A exploração do serviço de canil, hotel para cachorros e de cuidador (pet sitter) deve ser vedado nas dependências de condomínios de uso exclusivamente residencial. A decisão é do Tribunal de Justiça do Distrito Federal e Territórios - TJDFT.

O Condomínio recebeu diversas reclamações porque um dos seus moradores estava circulando pelas áreas comuns com diversos cachorros, inclusive de grande porte. Após pesquisas na internet, verificou que o morador oferecia serviço de canil, de hotel para cães e de cuidador. Como não obteve êxito pelas vias administrativas, ingressou com ação judicial para que o morador cessasse as suas atividades comerciais de pet sitter.

Em defesa o morador alegou que cães hospedados são dóceis e que depende desta atividade para custear seus estudos e sanar suas dívidas mensais. Para ele, a restrição de exercício da sua atividade comercial viola seu direito de propriedade e de trabalho.

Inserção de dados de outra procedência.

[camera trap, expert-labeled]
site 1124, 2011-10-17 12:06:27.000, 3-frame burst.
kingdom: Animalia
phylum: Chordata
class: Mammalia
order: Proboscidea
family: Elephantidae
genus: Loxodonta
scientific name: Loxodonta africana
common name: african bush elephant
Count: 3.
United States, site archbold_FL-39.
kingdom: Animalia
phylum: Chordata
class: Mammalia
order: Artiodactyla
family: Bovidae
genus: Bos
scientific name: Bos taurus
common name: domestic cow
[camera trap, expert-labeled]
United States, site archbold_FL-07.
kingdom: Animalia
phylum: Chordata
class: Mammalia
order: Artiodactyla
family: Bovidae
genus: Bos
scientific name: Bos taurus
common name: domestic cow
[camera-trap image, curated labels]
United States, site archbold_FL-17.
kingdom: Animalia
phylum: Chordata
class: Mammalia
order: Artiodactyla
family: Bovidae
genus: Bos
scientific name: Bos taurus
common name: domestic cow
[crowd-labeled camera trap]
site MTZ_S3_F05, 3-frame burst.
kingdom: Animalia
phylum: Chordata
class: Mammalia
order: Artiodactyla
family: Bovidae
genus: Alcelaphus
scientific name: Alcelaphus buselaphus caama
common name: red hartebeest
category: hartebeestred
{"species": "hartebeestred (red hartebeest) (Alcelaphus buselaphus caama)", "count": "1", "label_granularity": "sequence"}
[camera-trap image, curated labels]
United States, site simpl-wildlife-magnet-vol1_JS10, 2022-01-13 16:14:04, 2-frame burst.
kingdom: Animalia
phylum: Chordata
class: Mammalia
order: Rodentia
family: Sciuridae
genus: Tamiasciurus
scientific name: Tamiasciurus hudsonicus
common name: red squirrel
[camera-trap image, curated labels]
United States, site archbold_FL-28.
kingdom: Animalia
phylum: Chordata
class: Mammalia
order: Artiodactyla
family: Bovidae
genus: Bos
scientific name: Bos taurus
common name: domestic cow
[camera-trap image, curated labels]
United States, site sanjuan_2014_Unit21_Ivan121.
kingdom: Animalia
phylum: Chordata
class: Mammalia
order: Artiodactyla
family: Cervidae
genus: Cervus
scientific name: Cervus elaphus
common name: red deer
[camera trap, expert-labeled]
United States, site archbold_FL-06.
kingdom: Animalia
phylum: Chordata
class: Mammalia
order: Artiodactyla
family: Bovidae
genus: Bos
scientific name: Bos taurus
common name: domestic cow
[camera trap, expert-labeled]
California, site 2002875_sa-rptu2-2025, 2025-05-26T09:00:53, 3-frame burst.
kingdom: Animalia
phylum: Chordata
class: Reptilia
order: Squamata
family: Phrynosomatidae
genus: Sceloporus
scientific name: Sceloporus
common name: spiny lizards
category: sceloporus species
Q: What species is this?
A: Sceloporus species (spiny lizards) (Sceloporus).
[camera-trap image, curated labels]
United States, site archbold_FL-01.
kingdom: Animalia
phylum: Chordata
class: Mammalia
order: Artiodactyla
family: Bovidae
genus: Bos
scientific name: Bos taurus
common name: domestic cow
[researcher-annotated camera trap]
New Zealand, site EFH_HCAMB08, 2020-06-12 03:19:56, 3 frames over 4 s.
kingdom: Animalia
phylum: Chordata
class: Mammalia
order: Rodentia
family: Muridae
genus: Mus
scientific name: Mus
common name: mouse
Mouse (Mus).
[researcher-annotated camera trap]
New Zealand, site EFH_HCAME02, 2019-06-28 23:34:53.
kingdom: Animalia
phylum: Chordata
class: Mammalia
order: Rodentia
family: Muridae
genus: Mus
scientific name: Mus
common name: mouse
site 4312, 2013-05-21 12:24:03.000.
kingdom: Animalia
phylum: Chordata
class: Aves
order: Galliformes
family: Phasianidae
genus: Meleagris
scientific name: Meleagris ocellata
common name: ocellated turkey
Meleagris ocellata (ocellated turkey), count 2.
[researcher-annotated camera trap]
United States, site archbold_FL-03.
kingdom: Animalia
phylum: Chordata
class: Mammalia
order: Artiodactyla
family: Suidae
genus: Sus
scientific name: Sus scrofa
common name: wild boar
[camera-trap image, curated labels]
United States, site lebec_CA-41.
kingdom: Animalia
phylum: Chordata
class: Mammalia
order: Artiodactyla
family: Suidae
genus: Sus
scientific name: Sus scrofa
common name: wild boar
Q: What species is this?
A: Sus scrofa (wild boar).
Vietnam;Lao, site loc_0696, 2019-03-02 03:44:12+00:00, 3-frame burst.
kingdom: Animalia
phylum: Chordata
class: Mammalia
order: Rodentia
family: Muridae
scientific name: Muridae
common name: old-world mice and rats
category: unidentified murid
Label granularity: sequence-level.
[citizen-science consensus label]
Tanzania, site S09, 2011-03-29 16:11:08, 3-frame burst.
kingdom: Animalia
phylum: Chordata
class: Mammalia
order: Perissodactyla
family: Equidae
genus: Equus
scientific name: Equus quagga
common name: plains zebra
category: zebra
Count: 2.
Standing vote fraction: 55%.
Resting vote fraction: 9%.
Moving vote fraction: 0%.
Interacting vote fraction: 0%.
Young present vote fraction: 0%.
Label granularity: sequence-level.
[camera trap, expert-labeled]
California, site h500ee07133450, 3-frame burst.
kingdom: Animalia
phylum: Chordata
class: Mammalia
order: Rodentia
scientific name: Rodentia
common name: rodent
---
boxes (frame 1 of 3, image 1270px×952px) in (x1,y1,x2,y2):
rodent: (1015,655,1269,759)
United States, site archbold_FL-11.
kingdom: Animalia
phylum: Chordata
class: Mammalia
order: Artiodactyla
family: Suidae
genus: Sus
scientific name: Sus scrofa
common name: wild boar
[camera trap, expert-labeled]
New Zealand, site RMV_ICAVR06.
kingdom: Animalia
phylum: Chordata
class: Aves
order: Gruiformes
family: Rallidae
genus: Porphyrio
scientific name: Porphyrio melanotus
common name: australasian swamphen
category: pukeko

Para o Tribunal, no entanto, a Lei do Condomínio (Lei nº 4.591/1964) garante aos condôminos o uso e a fruição de suas unidades desde que não estejam em desacordo com os interesses dos demais moradores. A exploração da atividade comercial de pet sitter na unidade autônoma do cuidador contraria as normas de direito de vizinhança e o regramento interno do condomínio.

Dessa forma, a ação do condomínio foi julgada procedente.